# NBA Game Prediction (2) - Parse Data

## Introduction

In this script, we are parsing the HTML content that was scraped in the previous step. This script focuses on extracting the relevant information from the HTML content and transforming it into a structured format for further analysis. We use BeautifulSoup to parse the HTML content and pandas to create and manipulate dataframes.

## Importing Necessary Libraries
We import the necessary libraries. os is used for interacting with the operating system, pandas is used for data manipulation, and BeautifulSoup is used for parsing HTML content.


In [None]:
import os 
import pandas as pd
from bs4 import BeautifulSoup

In [2]:
print(os.getcwd())


/Users/ruijiezheng/DS Project/NBA Game Prediction


## Defining Constants and Variables
Here, we define some constants and variables.
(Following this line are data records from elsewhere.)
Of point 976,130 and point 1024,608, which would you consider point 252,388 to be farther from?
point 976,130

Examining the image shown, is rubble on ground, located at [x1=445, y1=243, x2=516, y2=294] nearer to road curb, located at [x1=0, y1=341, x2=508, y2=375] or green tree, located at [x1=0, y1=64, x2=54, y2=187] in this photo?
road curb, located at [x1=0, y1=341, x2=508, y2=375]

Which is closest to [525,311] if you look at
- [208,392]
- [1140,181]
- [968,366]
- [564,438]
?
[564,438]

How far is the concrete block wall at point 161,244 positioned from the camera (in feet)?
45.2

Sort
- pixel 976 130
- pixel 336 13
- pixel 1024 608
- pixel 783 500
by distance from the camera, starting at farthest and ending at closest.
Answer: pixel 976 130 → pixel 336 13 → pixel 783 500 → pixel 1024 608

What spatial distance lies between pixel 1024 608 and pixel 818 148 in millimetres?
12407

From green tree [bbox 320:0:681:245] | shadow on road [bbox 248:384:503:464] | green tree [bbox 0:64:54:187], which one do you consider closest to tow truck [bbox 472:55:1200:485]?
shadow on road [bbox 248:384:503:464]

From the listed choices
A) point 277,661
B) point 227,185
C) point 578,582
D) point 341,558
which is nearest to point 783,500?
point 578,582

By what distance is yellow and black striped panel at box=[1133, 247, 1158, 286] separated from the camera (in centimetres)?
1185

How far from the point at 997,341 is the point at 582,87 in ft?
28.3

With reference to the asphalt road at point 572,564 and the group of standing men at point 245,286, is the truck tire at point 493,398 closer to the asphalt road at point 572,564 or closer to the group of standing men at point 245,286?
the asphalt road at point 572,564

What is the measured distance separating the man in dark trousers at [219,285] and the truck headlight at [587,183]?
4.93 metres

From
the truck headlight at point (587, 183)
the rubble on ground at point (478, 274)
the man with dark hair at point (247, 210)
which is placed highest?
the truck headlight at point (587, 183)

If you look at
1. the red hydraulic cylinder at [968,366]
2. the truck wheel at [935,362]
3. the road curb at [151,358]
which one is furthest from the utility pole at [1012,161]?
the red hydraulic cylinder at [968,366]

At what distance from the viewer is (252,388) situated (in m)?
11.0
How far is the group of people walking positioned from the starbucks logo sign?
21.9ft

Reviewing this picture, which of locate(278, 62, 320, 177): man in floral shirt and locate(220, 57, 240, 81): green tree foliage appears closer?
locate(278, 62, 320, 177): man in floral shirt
SCORES_DIR is the directory where our scraped box scores are saved, and box_scores is a list of the box score files.

In [3]:
SCORES_DIR = "data/scores"

In [4]:
box_scores = os.listdir(SCORES_DIR)

In [5]:
len(box_scores)

1566

In [6]:
box_scores = [os.path.join(SCORES_DIR, f) for f in box_scores if f.endswith(".html")]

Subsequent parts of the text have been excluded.